| WORK REQUIRED |
Rewrite the lines from the first one through the line that contains "ANASTACIA - Pieces", changing "Nike" to "Adidas" and leaving everything else as it is. Leave out the pictures.

Top of DATA

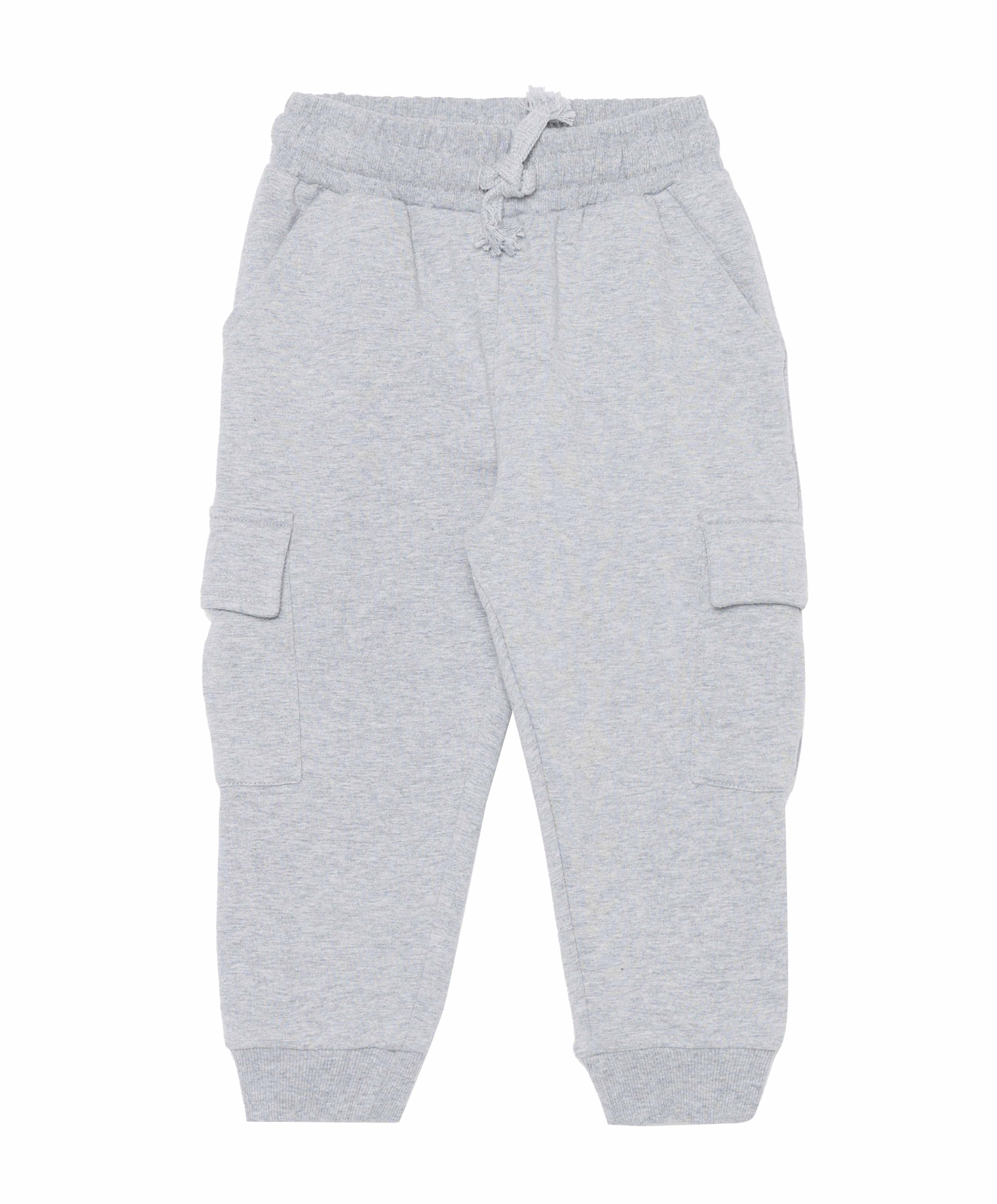Sweatpants broek grijs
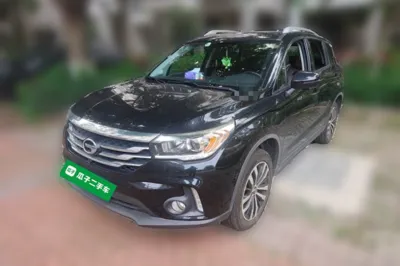 GAC Trumpchi GS4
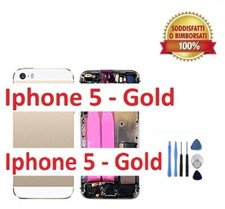 BACK COVER SCOCCA POSTERIORE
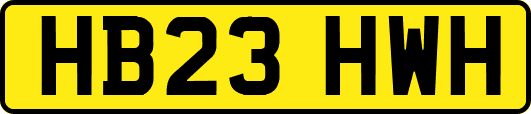 HB23HWH
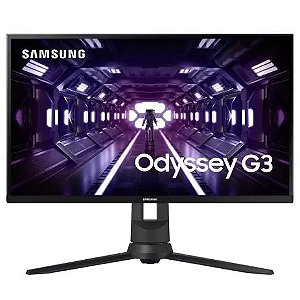 Monitor Gamer Samsung LF24G35TFW 24" Odyssey (revisado)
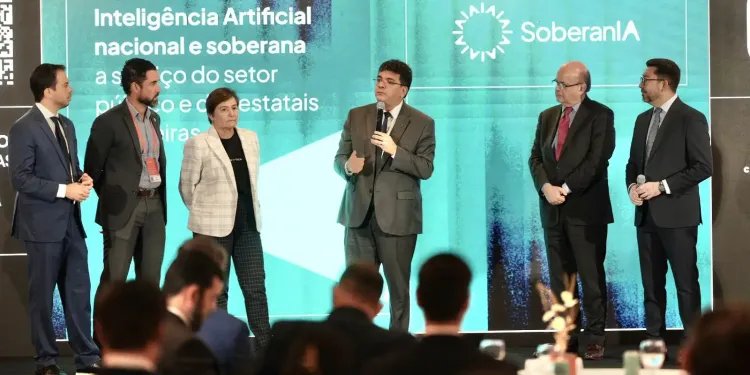 Novo programa de IA para serviço público inclui segurança e educação Novo programa de IA para serviço público inclui segurança e educação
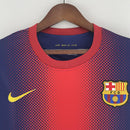 Camisa Retrô Barcelona 2012/2013 I Home - Manga Longa Nike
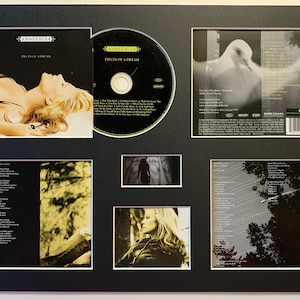 ANASTACIA - Pieces Of A Dream - Album Display Deluxe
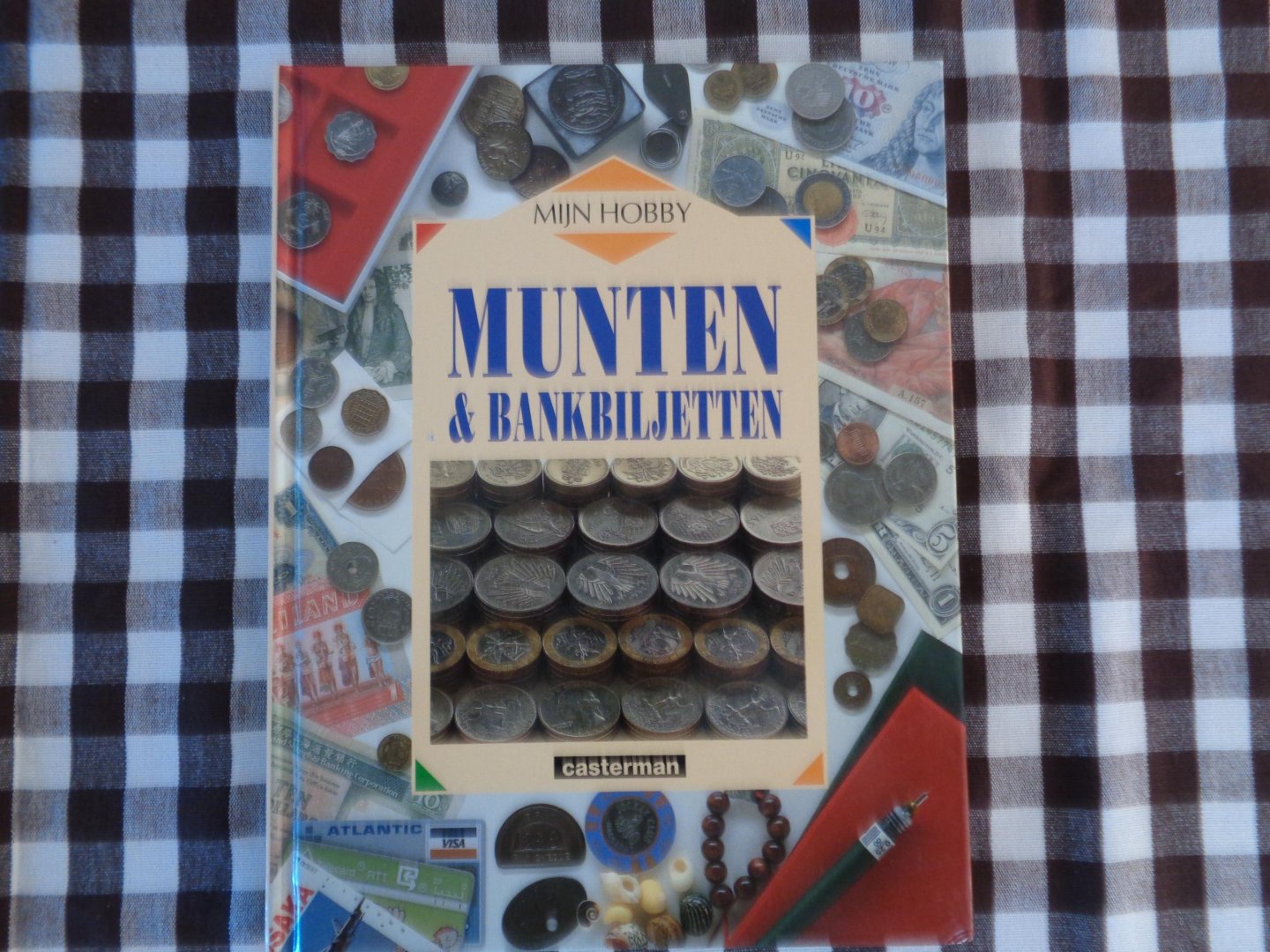 Lewis, B.R. - Munten & bankbiljetten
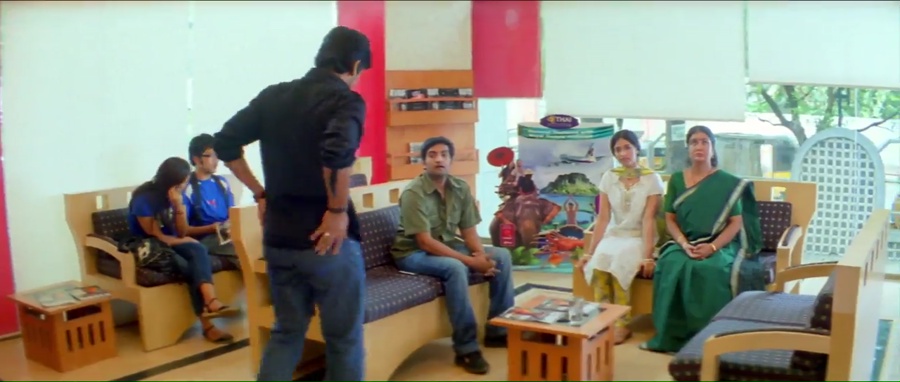 Siva Manasula Sakthi 2009 WebRip [Tamil] 480p, 720p Screenshot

Bottom of DATA

| EXERCISE OUTPUT |
Sweatpants broek grijs
 GAC Trumpchi GS4
 BACK COVER SCOCCA POSTERIORE
 HB23HWH
 Monitor Gamer Samsung LF24G35TFW 24" Odyssey (revisado)
 Novo programa de IA para serviço público inclui segurança e educação Novo programa de IA para serviço público inclui segurança e educação
 Camisa Retrô Barcelona 2012/2013 I Home - Manga Longa Adidas
 ANASTACIA - Pieces Of A Dream - Album Display Deluxe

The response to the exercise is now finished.